[START OF Source excerpt]

A roundup of what The Globe and Mail's market strategist Scott Barlow is reading this morning on the Web
Moody's issued a shot across the bow for Canadian investors by downgrading the long term credit outlook for domestic banks. This can be disconcerting for investors unaccustomed to questioning the financial health of our apparent-bulletproof bank stocks.
I still don't see anything that would put a significant dent in bank balance sheets, but this view is distinct from the income statement. In other words, if Canadian households begin the deleveraging process by consistently paying down more debt than they assume, bank profits could be scarce.
It is also the case that bank earnings are far more pro-cyclical (sensitive to market conditions) then during the last stressful period in the early 1990s. Large brokerage and wealth management operations weren't there and profits were less dependent on capital market activity. This isn't to say this revenue is going to collapse when the credit cycle rolls over, only that it's market-dependent.

[END OF Source excerpt]

Write the next part of the commentary on Moody's outlook downgrade for Canadian banks, starting after its last sentence.

[START OF Records supplied]

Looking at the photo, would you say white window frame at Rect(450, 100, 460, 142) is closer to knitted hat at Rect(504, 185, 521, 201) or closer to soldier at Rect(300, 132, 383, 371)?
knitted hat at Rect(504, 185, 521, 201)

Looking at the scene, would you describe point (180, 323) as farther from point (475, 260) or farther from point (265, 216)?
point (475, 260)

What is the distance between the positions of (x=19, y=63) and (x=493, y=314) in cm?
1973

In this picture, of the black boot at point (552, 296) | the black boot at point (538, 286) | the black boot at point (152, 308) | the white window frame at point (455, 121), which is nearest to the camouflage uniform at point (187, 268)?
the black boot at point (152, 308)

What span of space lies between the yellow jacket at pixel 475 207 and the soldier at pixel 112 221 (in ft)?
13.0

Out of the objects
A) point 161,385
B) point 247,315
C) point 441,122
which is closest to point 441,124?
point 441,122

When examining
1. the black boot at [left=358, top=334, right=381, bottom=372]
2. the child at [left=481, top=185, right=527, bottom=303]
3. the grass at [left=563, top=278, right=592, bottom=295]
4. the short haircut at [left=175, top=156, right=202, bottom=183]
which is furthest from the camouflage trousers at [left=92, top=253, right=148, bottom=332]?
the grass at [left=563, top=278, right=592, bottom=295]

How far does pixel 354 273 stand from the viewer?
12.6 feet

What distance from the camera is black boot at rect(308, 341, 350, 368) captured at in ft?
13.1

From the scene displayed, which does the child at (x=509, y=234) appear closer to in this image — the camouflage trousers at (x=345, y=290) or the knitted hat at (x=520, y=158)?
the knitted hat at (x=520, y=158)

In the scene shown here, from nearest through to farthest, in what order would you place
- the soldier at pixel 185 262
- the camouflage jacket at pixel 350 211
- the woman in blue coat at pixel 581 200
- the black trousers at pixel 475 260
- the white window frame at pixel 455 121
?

[END OF Records supplied]

### Answer to the exercise
Importantly, attempting to adjust portfolios for credit deleveraging is a type of timing the market which is always a waste of time. Investors should wait for evidence of slower profit growth before reacting and besides, the dividend yield will still be there.
A huge draw on U.S. oil inventories caused a rally in the commodity price Wednesday but the short term outlook in the sector is so fraught with confident, conflicting opinions that investors are going to have to attempt to look through the current noise and decide on a mid-term outlook. Personally, I remain constructive on energy stocks in the id term as long as global demand forecasts are met or exceeded.
"@tracyalloway BofAML cutting its oil forecast on 'crude realities.' #OOTT" – (research excerpt) Twitter
"Oil Producers Have Consensus to Extend Cuts, 2 OPEC Members Say" – Bloomberg
"For Some, There's Never Been a Better Time to Buy Oil" – Bloomberg
"Vitol executive says oil market not seeing expected destocking" – Reuters
Industrial metals prices and mining stocks have been really, really weak of late and China's attempt to curb credit growth is the problem. Some analysts, however, have not given up hope,
"Optimism over base metals, which had been gathering strength since the end of last year, is now facing jitters over Chinese consumption and rising stockpiles, and a drop in steel prices that's fueling negative sentiment across industrial commodities. The world's biggest consumer is embarking on a financial deleveraging campaign that's threatening demand for raw materials. While it's shaking short-term sentiment, it needn't jeopardize the bigger picture, according to the chief executive officer for China at consultant CRU Group."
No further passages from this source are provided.